I've really gotten quite tired of it, and yet neither you nor the other fanbois, of whatever flavor, show any signs of shutting up on your own. *sigh*
[more crickets]
WHERE ARE MY MAC VIRUSES, FOR-Q? I'M TIRED OF WAITING.
Just joking. I can wait some more, no problem... :)
I missed that too and I read the entire article. NVDAVE is saying it was windows XP but I must have missed that as well
I’m not familiar with that...is that like the RSA number generator?
Is that more secure than smart cards with pins?
But even so how does it prevent backdoor attacks? Are you saying all data is uniquely encrypted so that only the user who wrote it can read it...even if on a server?
And my banks keep begging me to “do it all online!”
Yeah. Right. I think not!!
I agree, but if the hackers installed backdoors to the data only user level encryption would protect it. But I doubt google is using user level encryption on their source so that only the user who created it has access to it.
It’s online whether you do it or not though.
Really you didn’t hear about OSX being the first one hacked at the latest round of a hacking contest? I could have sworn we had a few threads about that and you participated in it. And let’s not forget the iPhone exploits.
True. But they can’t come back and lay the blame on me that my ‘lack of security’ caused the breakin to my account. That’s all on them.
We did some stats on the generated passwords - it was pretty good. The algo was based on DES.
DES, of course, is subject to differential cryptanalysis, but that’s when used in a wholesale crypto environment. You could replace DES with SHA-1 or other one-way hash functions; it isn’t really important which algo you use, just so long as you can’t guess the next number in the sequence if you know the prior one.

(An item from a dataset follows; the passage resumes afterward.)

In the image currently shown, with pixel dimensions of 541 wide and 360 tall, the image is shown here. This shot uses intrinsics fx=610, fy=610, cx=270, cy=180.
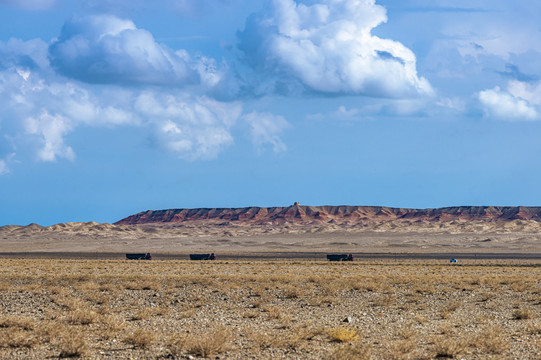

DES seemed to work OK because the generated crypto-text was the same length as the DES key, the salt value and the prior key in the sequence. Differential cryptanalysis needs a bunch of data in order to start narrowing down the key search space.
good point. But I wonder how you could prove it? Assuming your account is the only one hacked?
So sha-1 being broken doesn’t impact this?
I’ve never accessed their sites - they’d have a tough time proving I was there - no logs, no passwords, nada.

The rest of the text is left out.